15日16:33 シムカス・リトアニア中銀総裁
「7月にも利下げの可能性もある」
「50%以上の可能性で2024年の利下げは3回以上と予想」
「4回の利下げの可能性も」

15日17:14 神田財務官
「(為替)主要国の財務官・中銀幹部と頻繁に連携」

15日20:33 レーン欧州中央銀行(ECB)専務理事兼チーフ・エコノミスト
「インフレが予想通り鈍化すれば6月に利下げの可能性がある」
「賃金圧力は徐々に緩やかになっているが、依然として高い水準にある」
「インフレ率は当面、現在の水準前後で変動すると予想される」
「より広範なインフレ指標に比べ、国内インフレに関する進展ははるかに少ない」
「インフレ率が2%の目標達成に見合う率に収束するためには、賃金上昇率の減速が必要である」

15日20:34 カジミール・スロバキア中銀総裁
「インフレ率の持続的な低下を考慮すると、ECBは6月に利下げする可能性がある」

15日21:40 ウィリアムズ米ニューヨーク連銀総裁
「今年の経済全体の成長率は約2%にとどまるだろう」
「個人消費は好調」
「経済の供給側から追い風が吹いている」
「最近のインフレ統計が転換点になるとは思わない」
「市場はインフレ進行の鈍化を考慮に入れている」
「いつものようにデータに依存している」

15日23:43 イスラエルのガラント国防相
「イスラエルはイランの攻撃に応じるしかない」

16日01:25 バイデン米大統領
「米国はイスラエルの安全にコミット」
「中東紛争の拡大を阻止したい」

16日04:21 米国防省報道官
「米国はイランとの衝突を望んでいない」

※時間は日本時間

>本日の要人発言をリアルタイムで確認するならこちら

〔日足一目均衡表分析〕

<ドル円=4/12高値を支持に押し目買いスタンス>

ドル円0416

パラメータ0416

陽線引け。
転換線は基準線を上回り、遅行スパンは実線を上回り、雲の上で引けていることで、三役好転の強い買いシグナルが点灯中。
抱き線で切り返して、依然として転換線を上回って引けており続伸の可能性が示唆されている。

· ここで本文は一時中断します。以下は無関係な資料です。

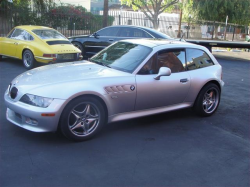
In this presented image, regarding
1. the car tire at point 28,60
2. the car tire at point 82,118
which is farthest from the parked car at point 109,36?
the car tire at point 82,118

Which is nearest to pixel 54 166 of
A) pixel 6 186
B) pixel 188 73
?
pixel 6 186

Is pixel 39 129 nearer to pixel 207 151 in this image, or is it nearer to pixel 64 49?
pixel 207 151

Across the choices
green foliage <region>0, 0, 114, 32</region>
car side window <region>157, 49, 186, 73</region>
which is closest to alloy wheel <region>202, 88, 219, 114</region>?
car side window <region>157, 49, 186, 73</region>

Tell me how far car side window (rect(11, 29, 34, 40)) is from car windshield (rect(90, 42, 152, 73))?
17.7ft

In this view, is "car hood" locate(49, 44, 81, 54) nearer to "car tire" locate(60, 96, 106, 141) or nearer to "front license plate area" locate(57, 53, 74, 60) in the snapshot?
"front license plate area" locate(57, 53, 74, 60)

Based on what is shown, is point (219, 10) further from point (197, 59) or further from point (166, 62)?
point (166, 62)

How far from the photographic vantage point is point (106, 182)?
3.47 meters

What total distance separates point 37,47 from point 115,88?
6010 millimetres

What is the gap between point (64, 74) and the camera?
4742 millimetres

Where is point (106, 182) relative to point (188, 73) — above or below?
below

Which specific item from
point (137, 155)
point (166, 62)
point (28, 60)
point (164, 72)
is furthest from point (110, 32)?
point (137, 155)

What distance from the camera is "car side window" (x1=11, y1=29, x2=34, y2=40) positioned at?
34.2 feet

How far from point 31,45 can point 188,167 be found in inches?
303

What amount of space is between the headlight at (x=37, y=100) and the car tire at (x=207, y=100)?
3.07 m
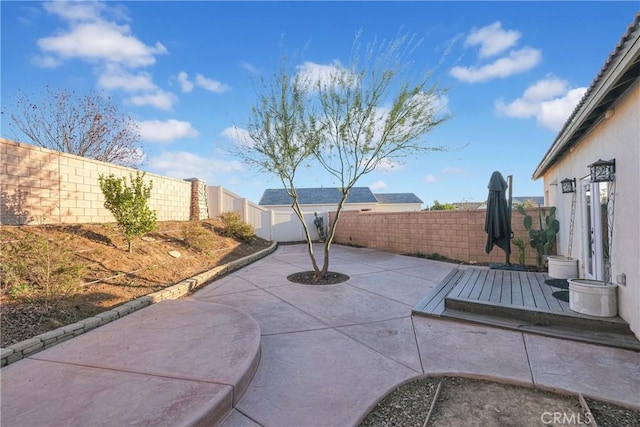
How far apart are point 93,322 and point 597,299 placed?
614 centimetres

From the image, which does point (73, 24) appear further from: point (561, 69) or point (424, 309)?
point (561, 69)

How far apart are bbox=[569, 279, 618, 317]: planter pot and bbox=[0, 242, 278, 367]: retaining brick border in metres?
5.96

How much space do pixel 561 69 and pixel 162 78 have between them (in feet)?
30.8

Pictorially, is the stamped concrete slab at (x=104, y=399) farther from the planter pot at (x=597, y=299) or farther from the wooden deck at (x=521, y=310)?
the planter pot at (x=597, y=299)

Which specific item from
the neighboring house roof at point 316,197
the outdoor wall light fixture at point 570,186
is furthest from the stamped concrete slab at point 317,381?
the neighboring house roof at point 316,197

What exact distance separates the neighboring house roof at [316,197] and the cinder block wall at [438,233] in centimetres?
1655

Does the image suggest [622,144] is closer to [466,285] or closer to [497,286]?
[497,286]

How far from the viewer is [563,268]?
5.82 meters

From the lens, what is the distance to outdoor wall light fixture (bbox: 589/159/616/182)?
151 inches

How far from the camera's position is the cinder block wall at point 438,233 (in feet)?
26.4

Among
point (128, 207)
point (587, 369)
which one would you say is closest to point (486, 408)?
point (587, 369)

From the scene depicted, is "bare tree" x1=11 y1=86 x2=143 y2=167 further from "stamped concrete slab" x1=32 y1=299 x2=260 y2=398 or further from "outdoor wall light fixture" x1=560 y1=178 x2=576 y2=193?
"outdoor wall light fixture" x1=560 y1=178 x2=576 y2=193

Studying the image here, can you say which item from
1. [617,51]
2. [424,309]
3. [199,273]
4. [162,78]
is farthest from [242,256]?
[617,51]

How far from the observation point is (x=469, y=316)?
4.24 m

本日は12日の高値を支持に押し目買いスタンスで臨み、同水準を下抜けた場合は手仕舞い。

レジスタンス2 156.98(1990/5/11高値)
レジスタンス1 155.87(1990/6/25高値)
前日終値 154.28
サポート1 153.39(4/12高値)
サポート2 152.63(日足一目均衡表・転換線)

>ドル円のリアルタイムチャートはこちら

<ユーロドル=転換線を抵抗に戻り売りスタンス>

ユーロドル0416

パラメータ0416

陰線引け。
転換線は基準線を下回り、遅行スパンは実線を下回り、雲の下で引けていることで、三役逆転の強い売りシグナルが点灯している。
5手連続陰線で転換線を下回って引けており続落の可能性が示唆されている。

本日は転換線を抵抗に戻り売りスタンスで臨み、同線を上抜けた場合は手仕舞い。

レジスタンス1 1.0753(日足一目均衡表・転換線)
前日終値 1.0624
サポート1 1.0517(2023/11/1安値)

>ユーロドルのリアルタイムチャートはこちら

<ユーロ円=基準線を支持に押し目買いスタンス>

ユーロ円0416

パラメータ0416

陽線引け。
転換線は基準線を上回り、遅行スパンは実線を上回り、雲の上で引けていることで、三役好転の強い買いシグナルが点灯中。
4手連続陰線の後、切り込み線で反発して転換線を上回って引けており続伸の可能性が示唆されている。

本日は転換線163.73円を念頭に置き、基準線を支持に押し目買いスタンスで臨み、同線を下抜けた場合は手仕舞い。

レジスタンス1 165.17(4/9高値)
前日終値 163.91
サポート1 162.82(日足一目均衡表・基準線)

>ユーロ円のリアルタイムチャートはこちら

<豪ドル円=4/11・12の高値を抵抗に戻り売りスタンス>

豪ドル円0416

パラメータ0416

上影陽線引け。
転換線は基準線を上回り、遅行スパンは実線を上回り、雲の上で引けていることで、三役好転の強い買いシグナルが点灯している。
しかし、孕み線で反発したものの、転換線や12日の大陰線の実体部の中心値を下回って引けており反落の可能性が示唆されている。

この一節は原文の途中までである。